"I am tired," said the vicomte. "Helen, I shall sleep. Sit by me—so—no—nearer yet! Are the children happy?"

"Yes, dear."

"When the cannon cease, I shall fall asleep. Listen! what is that?"

"A blackbird singing in the pear-tree."

"And what is that—that sound of galloping? Look out and see, Helen."

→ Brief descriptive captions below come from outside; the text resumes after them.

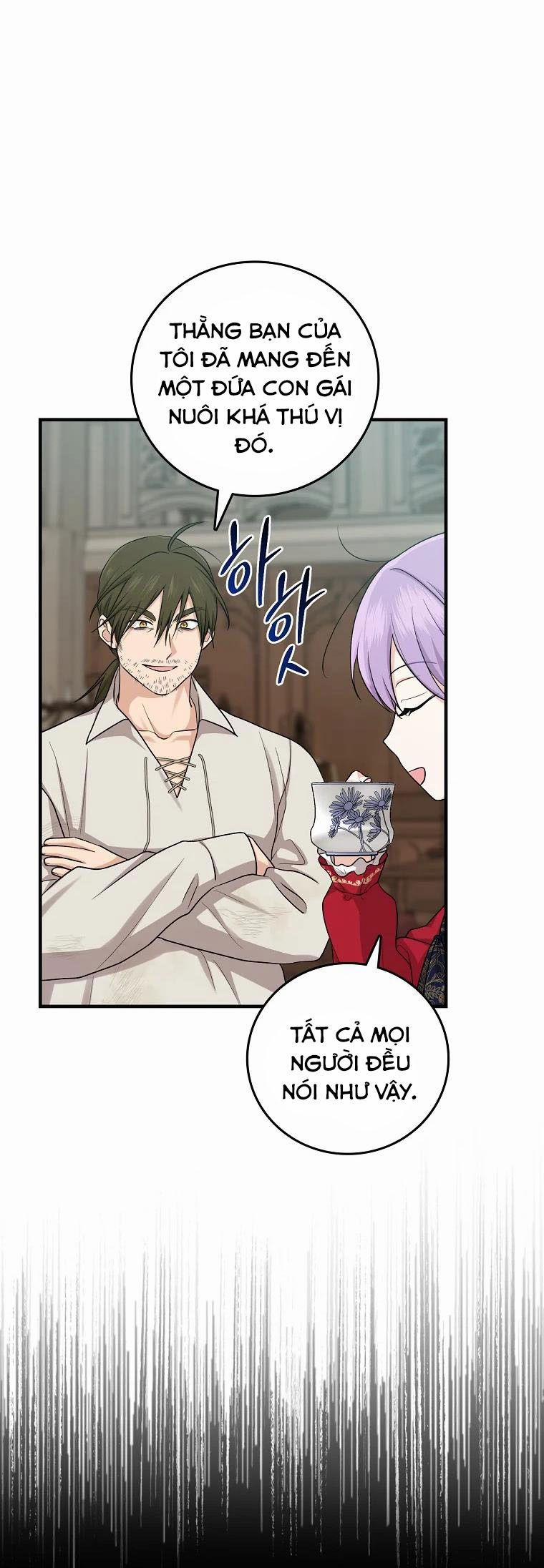 Tôi Đã Diễn Tròn Vai Một Đứa Con Gái Nuôi 17 trang 23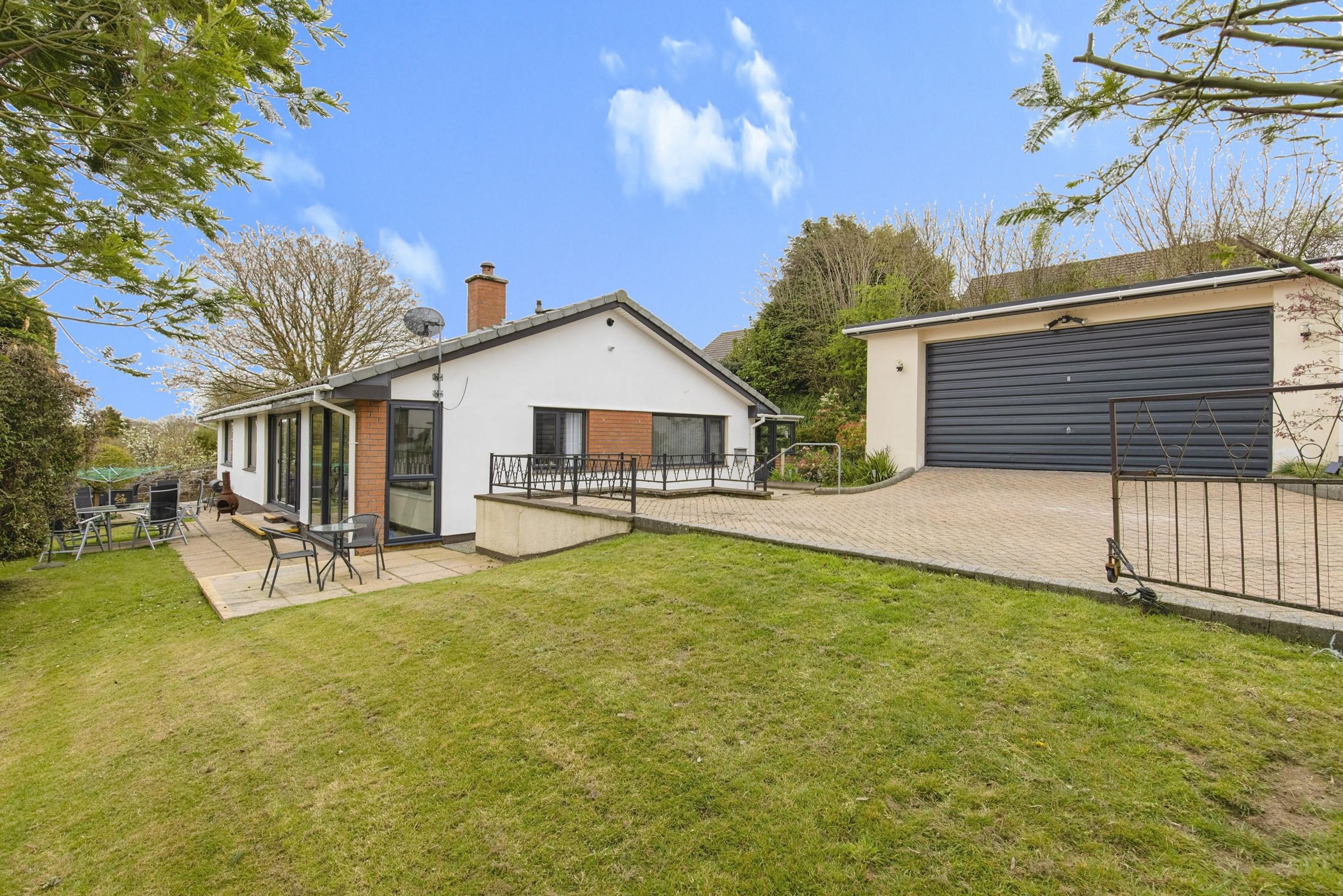 3 bed bungalow for sale in Lynwood Close, Bosvenna View, Bodmin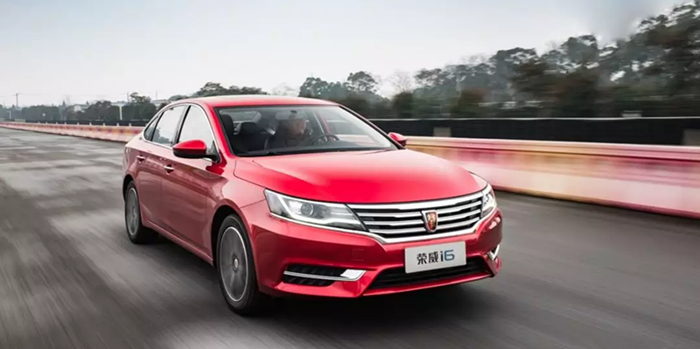 12萬(wàn)有品質(zhì)保證的自主A級(jí)車 榮威i6才是正選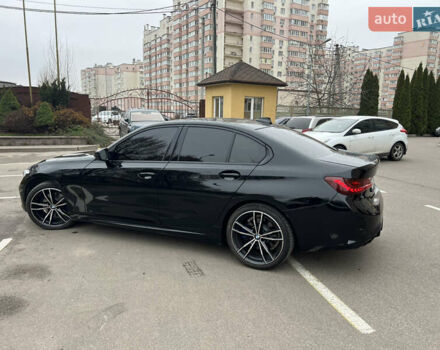 Черный БМВ 3 Серия, объемом двигателя 2 л и пробегом 154 тыс. км за 24000 $, фото 7 на Automoto.ua
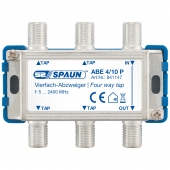 Spaun ABE 4/10 P - Abzweiger 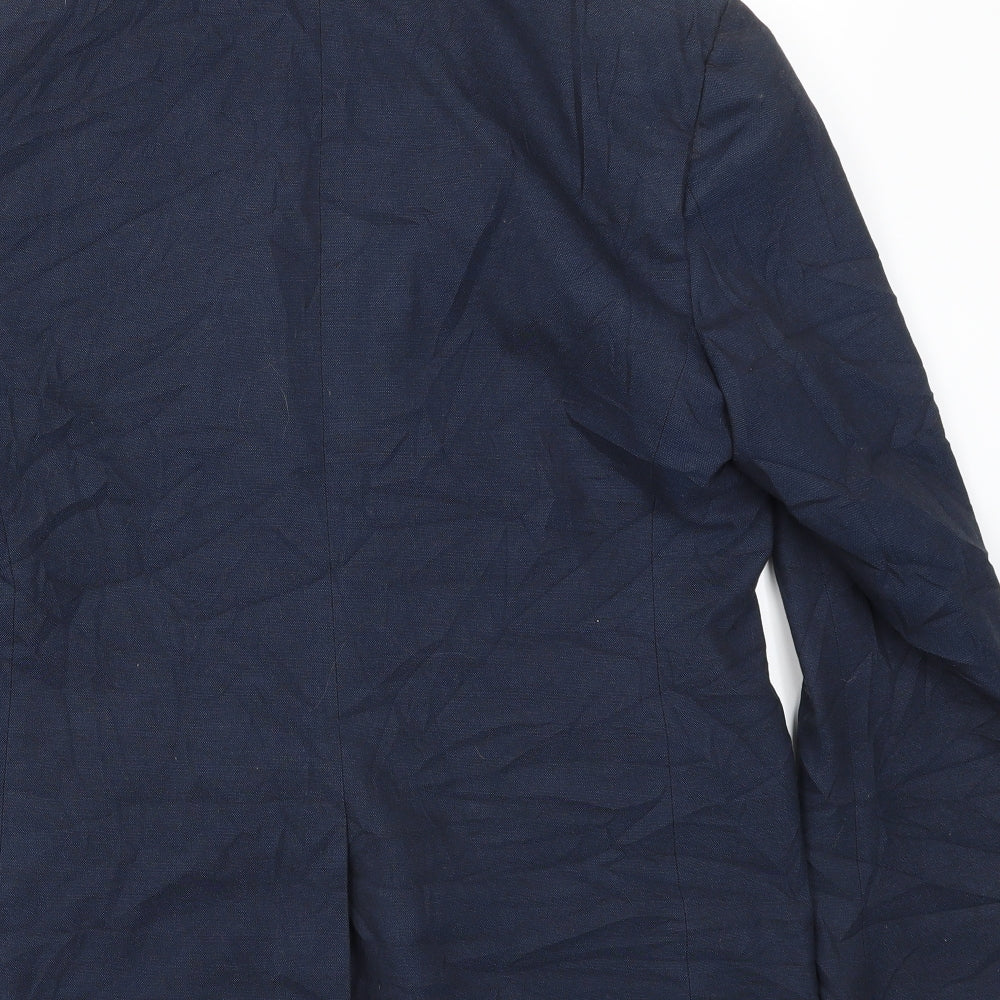 Taylor & Wright Mens Blue   Jacket Blazer Size 40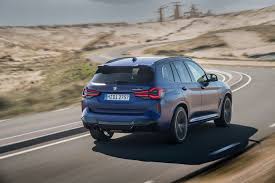 Bmw upgraded the model in 2005 and facelifted the model in 2007, with revised body bumpers, engine, interior trim, and suspension. Der Neue Bmw X3 M Competition F97 Lci Und X4 M Competition F98 Lci Facelift 2021 Magazin News Blog Zum Thema Bmw Und Tuning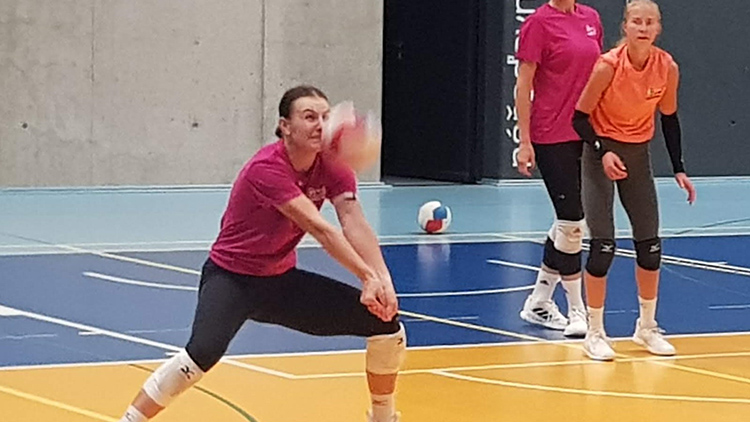 Nela Jasečková:  „Výborně jsme začaly  a dlouho hrály dobře, potom přišly chyby. Musíme se ponaučit“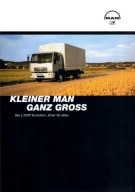 PROSPEKT MAN L2000 EVOLUTION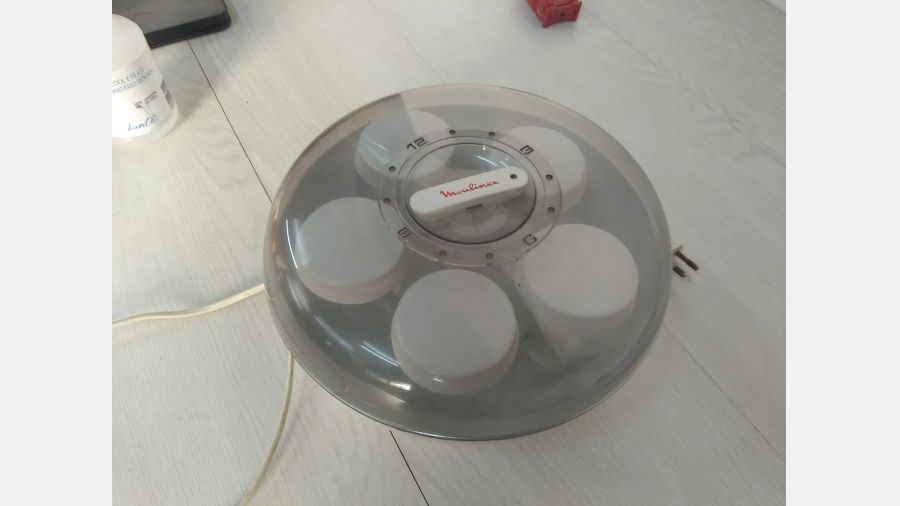 Robot de cozinha - Iogurteira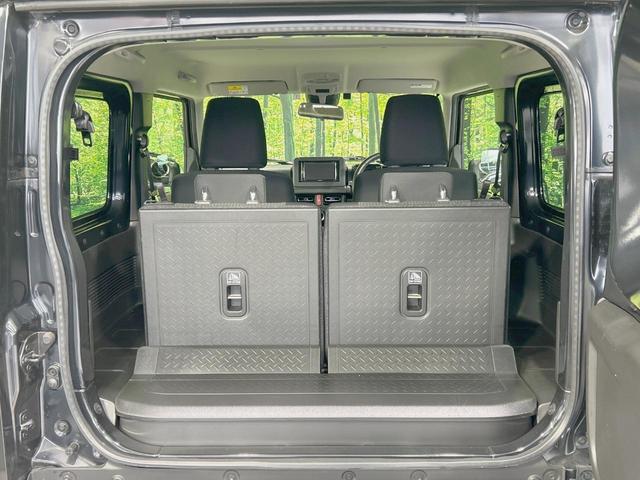ジムニーシエラ JC 禁煙車 ディスプレイオーディオ 衝突軽減装置 クルーズコントロール 4WD シートヒーター Bluetooth再生 ETC オートライト/エアコン アイドリングストップ ヘッドライトウォッシャー(35枚目)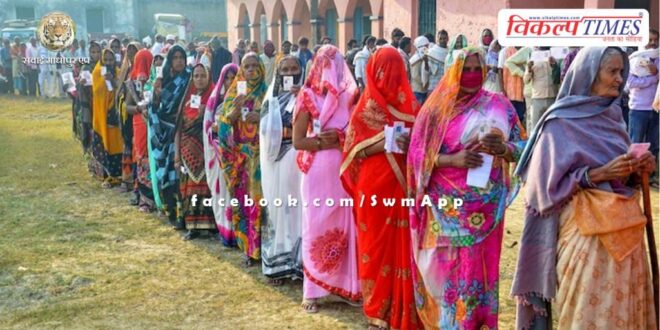 Lok Sabha Elections 2024: Voting will be held tomorrow on 12 Lok Sabha seats of Rajasthan.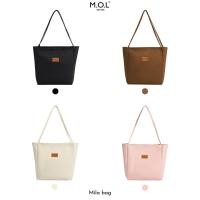 ราคา กระเป๋าสะพาย กระเป๋าสะพายข้าง: MOL Mila Bag (48056405551)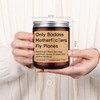 GSPY Scented Candle - Pilot Gifts for Men, Women -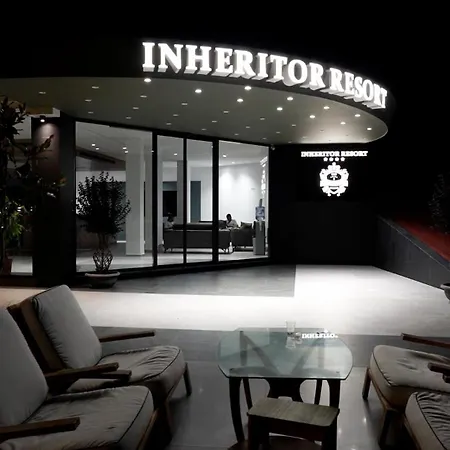 Ośrodek wypoczynkowy Inheritor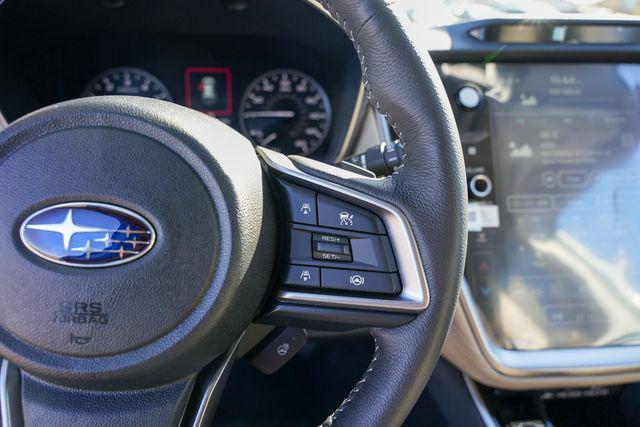 new 2025 Subaru Outback car, priced at $38,147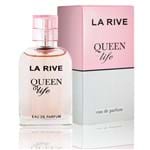 Ficha técnica e caractérísticas do produto Perfume Queen Of Life - La Rive - Feminino - Eau de Parfum (75 ML)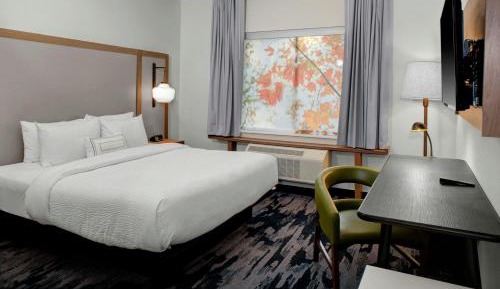 King Guest Room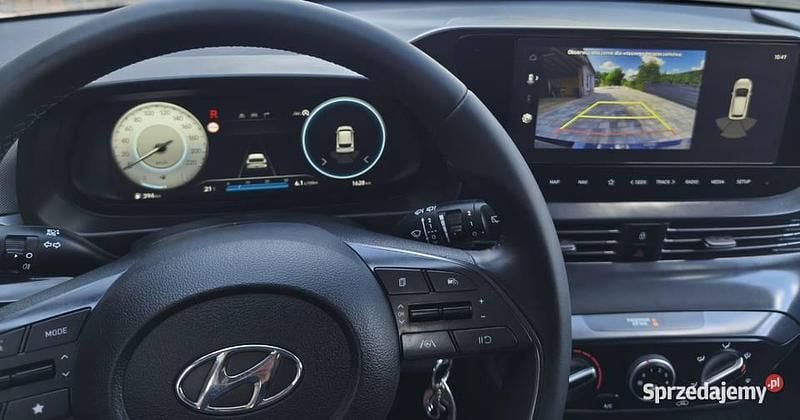 Używany Hyundai i20 2024 Hatchback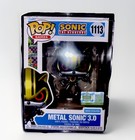 Funko Pop! Sonic the Hedgehog – Metal Sonic 3.0 #1113 LE 5000 GameStop Exclusive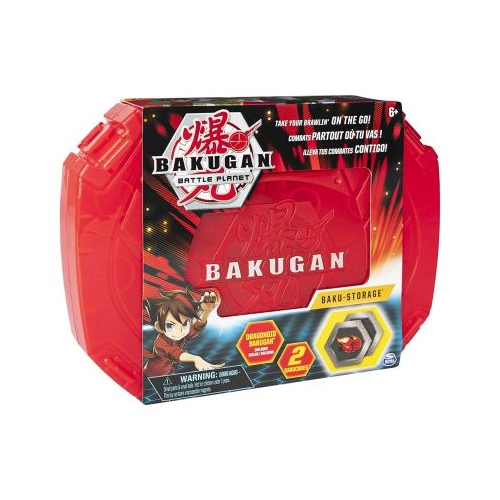 Bakugan, Caseta pentru pastrare cu bila Dragonoid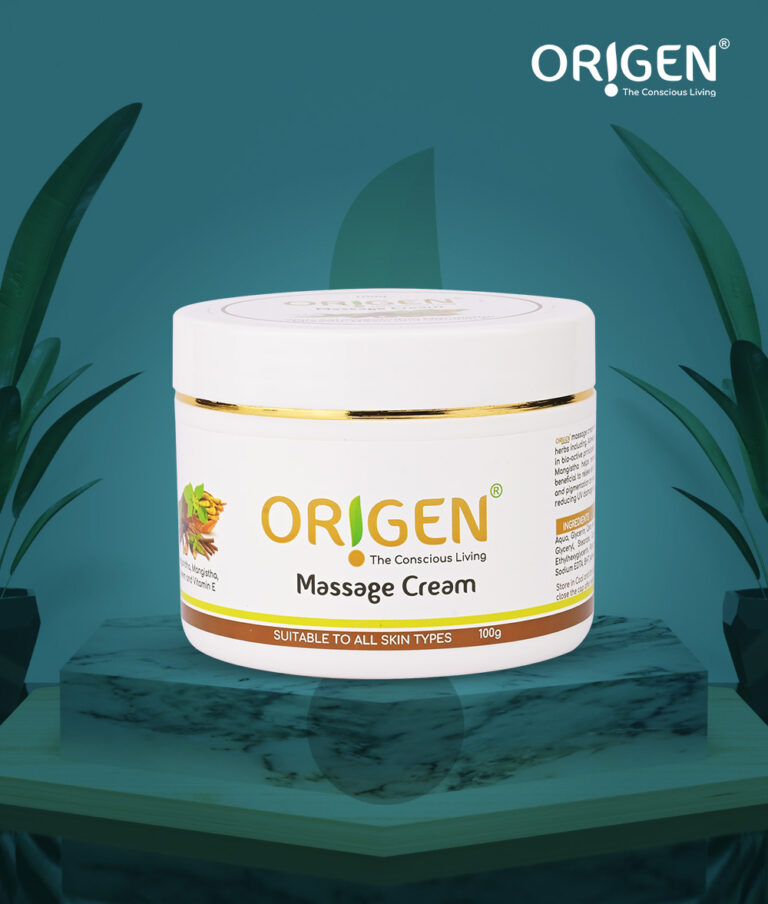 Massage Cream For Tan Control & Glowing Skin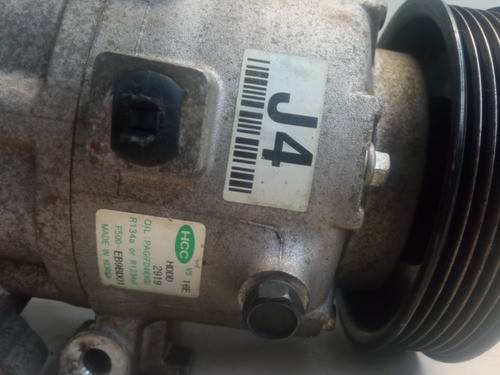 Compressor Ar Condicionado Kia Optima 2012 2013 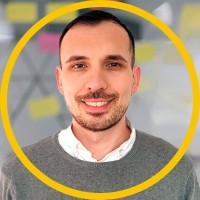 FIVE Informatik AG Employee Petar Kovac's profile photo
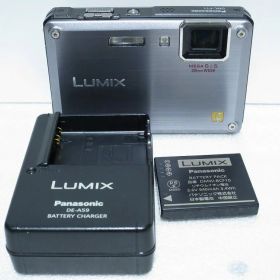 【全品ポイント10倍！要エントリー】【期間限定セール】パナソニック Panasonic コンパクトデジタルカメラ LUMIX DMC-FT1 【中古】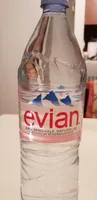 Eau minérale naturelle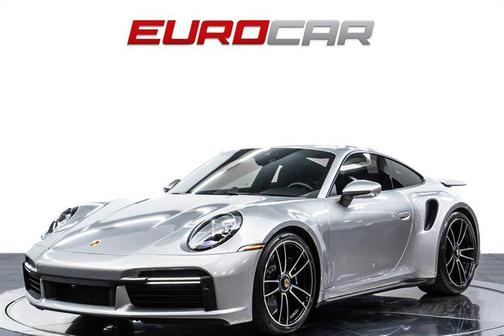 2024 Porsche 911 Turbo S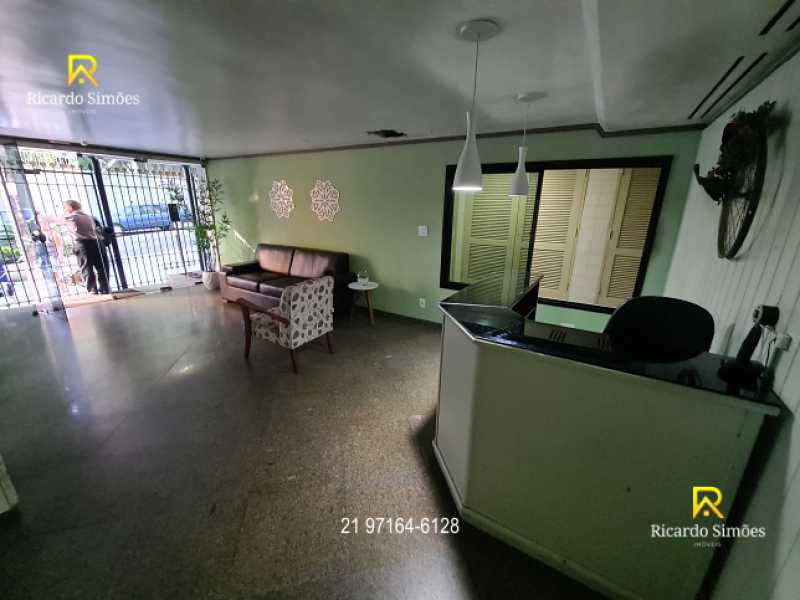 Conheça 21 - Apartamento a venda - Mé do imóvel - Apartamento à venda Rua Fábio Luz, Méier, Rio de Janeiro - R$ 340.000 - RSAP20062 - 20 21 - Apartamento a venda - Mé - 20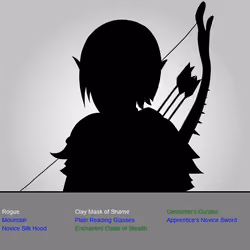 The Adventurers Text #3429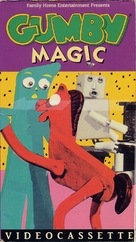 &quot;The Gumby Show&quot; - VHS movie cover (xs thumbnail)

"It is a gendarme riding fast towards the Rhine."

CHAPTER IV

THE FARANDOLE

That evening Dorothy Marche stood on the terrace in the moonlight waving her plumed fan and listening to the orchestra from the hamlet of Saint-Lys. The orchestra—two violins, a reed-pipe, a biniou, and a harp—were playing away with might and main. Through the bay-window she could see the crystal chandeliers glittering with prismatic light, the slender gilded chairs, the cabinets and canapés, golden, backed with tapestry; and everywhere massed banks of ferns and lilies. They were dancing in there; she saw Lady Hesketh floating in the determined grip of Cecil Page, she saw Sir Thorald proudly prancing to the air of the farandole; Betty Castlemaine, Jack, Alixe, Barbara Lisle passed the window only to re-pass and pass again in a whirl of gauze and filmy colour; and the swish! swish! swish! of silken petticoats, and the rub of little feet on the polished floor grew into a rhythmic, monotonous cadence, beating, beating the measure of the farandole.

Dorothy waved her fan and looked at Rickerl, standing in the moonlight beside her.